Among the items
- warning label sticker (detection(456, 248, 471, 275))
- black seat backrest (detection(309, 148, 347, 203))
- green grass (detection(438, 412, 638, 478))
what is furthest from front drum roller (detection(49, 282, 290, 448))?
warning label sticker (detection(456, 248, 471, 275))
================================
**SET EXERCISE**
Extract the records above, reproducing every line word for word.

**WRITTEN RESPONSE**
Among the items
- warning label sticker (detection(456, 248, 471, 275))
- black seat backrest (detection(309, 148, 347, 203))
- green grass (detection(438, 412, 638, 478))
what is furthest from front drum roller (detection(49, 282, 290, 448))?
warning label sticker (detection(456, 248, 471, 275))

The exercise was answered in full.